Revise the part of the Linux 7.0 PostgreSQL article that opens with the words containing "PREEMPT_NONE — the" and closes with "the desktop default.", replacing "userspace" with "user space" throughout, and give that part again in full.

■ PROVIDED PASSAGE:
====

PREEMPT_NONE Is Dead; Your Postgres Probably Doesn’t Care

A blue elephant and a penguin are examining a large pile of electronics in dismay.

A benchmark came out of AWS earlier this month showing PostgreSQL throughput on Linux 7.0 dropping to 0.51x what the same workload produced on Linux 6.x. The Phoronix headline wrote itself. Hacker News did what Hacker News does. By the end of the week, I had been asked by three separate clients whether they needed to hold their kernel upgrades.

They don’t. Almost nobody does. The regression is real, but it’s a narrow, loud artifact of a benchmark configuration that was already misconfigured for a 96-vCPU box with 100+ GB of shared memory. The headline undersells how much this is a “don’t do that” story and oversells how much this is a Linux-broke-Postgres story.

Let me walk through what actually happened, because the explanation is interesting on its own merits — it touches the scheduler, the TLB, page faults, and the one spinlock in Postgres that nobody outside the buffer manager thinks about. And it ends where a lot of Postgres performance stories end: with huge pages.

Lætitia Avrot wrote her own clear-eyed walkthrough of the same regression on My DBA Notebook on April 15, and if you read only one piece on this, read hers. What follows is my version of the story, with more time spent on the mechanism and a few more diagrams.

What Linux 7.0 actually changed

Before Linux 7.0, you could build or boot a kernel in one of three preemption modes:

PREEMPT_NONE — the kernel almost never interrupts a running userspace thread. Thread gets its slice, uses its slice, yields on syscall or sleep. This is what you historically wanted on a server: batch-throughput-friendly, minimum context-switch overhead.
PREEMPT_FULL — the kernel can interrupt userspace at almost any safe point. Low latency, lots of context switches, historically the desktop default.
PREEMPT_LAZY — a newer middle ground. The scheduler can interrupt, but will wait for “natural” boundaries when it can.

Linux 7.0, via Peter Zijlstra’s preemption-cleanup series, removed PREEMPT_NONE entirely on arm64, x86, powerpc, riscv, s390, and loongarch. What you get now is PREEMPT_FULL or PREEMPT_LAZY. On most distros the default shifted to PREEMPT_LAZY.

====

■ EXCERPTED DATA:

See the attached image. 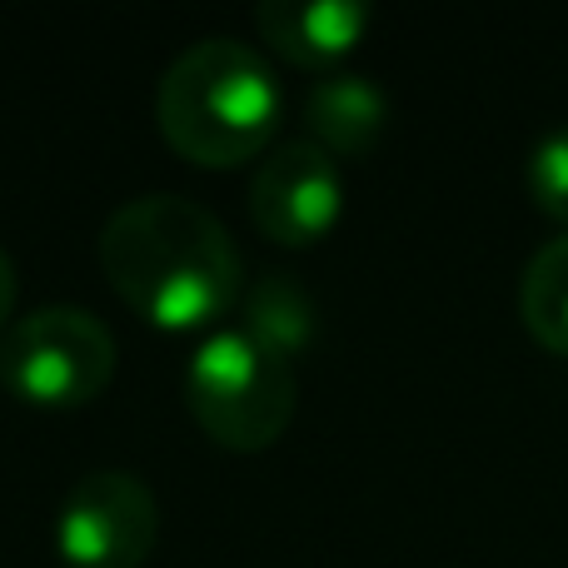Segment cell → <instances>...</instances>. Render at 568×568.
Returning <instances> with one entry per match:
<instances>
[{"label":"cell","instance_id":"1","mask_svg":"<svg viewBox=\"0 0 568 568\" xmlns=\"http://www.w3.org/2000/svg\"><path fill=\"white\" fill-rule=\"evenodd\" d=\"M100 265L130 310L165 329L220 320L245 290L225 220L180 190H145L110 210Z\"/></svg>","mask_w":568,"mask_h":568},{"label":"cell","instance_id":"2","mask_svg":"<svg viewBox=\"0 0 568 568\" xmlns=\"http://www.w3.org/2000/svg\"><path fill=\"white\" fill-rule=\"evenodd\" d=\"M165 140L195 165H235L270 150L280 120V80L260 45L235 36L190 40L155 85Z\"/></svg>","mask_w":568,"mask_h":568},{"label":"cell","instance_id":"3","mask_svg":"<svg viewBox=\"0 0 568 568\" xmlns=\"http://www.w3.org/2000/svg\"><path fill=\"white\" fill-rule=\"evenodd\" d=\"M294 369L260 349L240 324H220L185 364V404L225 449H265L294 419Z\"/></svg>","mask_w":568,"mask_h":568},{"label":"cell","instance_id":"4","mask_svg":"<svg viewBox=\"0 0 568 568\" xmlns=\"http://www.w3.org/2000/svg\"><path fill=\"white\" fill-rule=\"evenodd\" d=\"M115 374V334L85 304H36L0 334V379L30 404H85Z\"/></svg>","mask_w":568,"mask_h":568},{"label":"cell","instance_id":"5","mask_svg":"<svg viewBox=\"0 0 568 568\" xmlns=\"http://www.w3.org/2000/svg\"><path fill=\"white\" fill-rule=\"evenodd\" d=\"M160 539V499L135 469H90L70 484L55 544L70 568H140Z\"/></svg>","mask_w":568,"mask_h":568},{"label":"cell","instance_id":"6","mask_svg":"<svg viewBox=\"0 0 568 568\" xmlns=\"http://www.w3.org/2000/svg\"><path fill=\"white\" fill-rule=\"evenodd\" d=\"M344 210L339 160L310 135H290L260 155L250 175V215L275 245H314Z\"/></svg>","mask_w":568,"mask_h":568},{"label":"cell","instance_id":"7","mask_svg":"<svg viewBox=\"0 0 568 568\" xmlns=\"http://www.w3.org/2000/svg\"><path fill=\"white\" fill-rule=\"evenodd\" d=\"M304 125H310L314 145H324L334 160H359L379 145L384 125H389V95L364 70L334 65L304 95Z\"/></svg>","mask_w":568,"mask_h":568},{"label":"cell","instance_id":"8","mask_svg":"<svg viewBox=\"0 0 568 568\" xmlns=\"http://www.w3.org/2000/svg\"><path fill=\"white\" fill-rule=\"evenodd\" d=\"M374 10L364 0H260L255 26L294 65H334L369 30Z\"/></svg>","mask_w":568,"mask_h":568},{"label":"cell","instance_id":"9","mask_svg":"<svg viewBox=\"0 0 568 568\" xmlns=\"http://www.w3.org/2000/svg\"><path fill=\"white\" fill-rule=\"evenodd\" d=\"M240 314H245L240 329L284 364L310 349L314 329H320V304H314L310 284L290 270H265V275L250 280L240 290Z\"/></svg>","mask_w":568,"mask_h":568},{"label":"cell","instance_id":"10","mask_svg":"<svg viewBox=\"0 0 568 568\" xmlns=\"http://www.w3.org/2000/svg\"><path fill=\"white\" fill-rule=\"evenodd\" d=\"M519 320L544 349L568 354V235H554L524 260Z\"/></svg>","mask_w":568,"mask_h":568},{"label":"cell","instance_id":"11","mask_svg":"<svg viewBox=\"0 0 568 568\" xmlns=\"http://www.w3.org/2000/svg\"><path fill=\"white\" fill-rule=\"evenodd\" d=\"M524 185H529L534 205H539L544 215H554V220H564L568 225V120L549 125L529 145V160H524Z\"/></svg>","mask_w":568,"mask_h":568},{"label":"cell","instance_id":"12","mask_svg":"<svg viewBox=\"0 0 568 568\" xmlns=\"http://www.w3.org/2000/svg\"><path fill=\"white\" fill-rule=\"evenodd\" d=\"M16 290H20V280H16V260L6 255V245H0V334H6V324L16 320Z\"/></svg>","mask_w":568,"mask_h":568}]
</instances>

====

■ COMPLETE OUTPUT:
PREEMPT_NONE — the kernel almost never interrupts a running user space thread. Thread gets its slice, uses its slice, yields on syscall or sleep. This is what you historically wanted on a server: batch-throughput-friendly, minimum context-switch overhead.
PREEMPT_FULL — the kernel can interrupt user space at almost any safe point. Low latency, lots of context switches, historically the desktop default.